David Brown from the Radio Times praised Botcher's performance in "Thin Green Line". He wrote that her "in the moment" reaction "emphasises the frustrations of log-jammed patients and the gruelling nature of life as a paramedic in an NHS buckling under extreme stress". TVTimes Victoria Wilson called the episode "Casualty at its best" and enjoyed the paramedics being at its centre. Sue Haasler of the Metro liked the "edgy, nervy feeling" of the improvisation episode and admired the cast's performance. She wrote, "It genuinely felt like we were there alongside real paramedics and massive credit has to go to the four lead actors for their skill in taking their characters through this unscripted journey".

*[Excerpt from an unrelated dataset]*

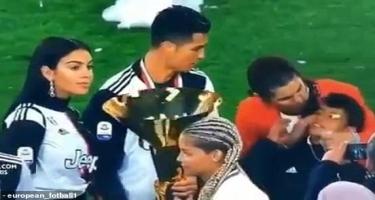 Ronaldo oğlunu kubokla vurdu - Video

The assisted dying story received a positive reception from critics. Reilly from TV Times praised Botcher and Pugh's onscreen relationship, writing, "Acting heavyweights Di Botcher and Robert Pugh are well matched as they get stuck into the crux of Jan and Gethin's painful euthanasia story tonight." Trevor Moore, the chair of My Death, My Decision, praised the storyline and hoped it would raise awareness for assisted dying and encourage the government to support its legalisation. Jan and Gethin's "tearful" goodbye was chosen as the magazine's "pick of the day". Reilly gave "Switzerland", the episode featuring Gethin's death, a 5-star review and called it "a hard-hitting and emotional journey, sensitively presented and from several angles". On the topic of assisted dying, she added, "A poignant and intimate exploration of a difficult subject in expert hands with Di Botcher and Robert Pugh." Dainty (Digital Spy) described the scenes as "heartbreaking". Her colleague, Erin Zammitt, believed the episode was a great example of Casualty creating "high-quality drama". She wrote, "It was an incredibly emotional episode, and while it was the culmination of a powerfully told storyline, it also could be appreciated as a standalone hour of TV." Sarah Beardsall, the episode's producer, praised Botcher's work on the episode in a social media post. She wrote that due to Pugh's lack of dialogue, Botcher had to "carry every scene" and "rose majestically to the challenge, playing a deep range of emotion, as well as some comedy gold." "Switzerland" was selected as one of the episodes submitted as part of Casualtys nomination for the British Academy Television Award for Best Soap and Continuing Drama in 2024. At the ceremony, the show won the accolade.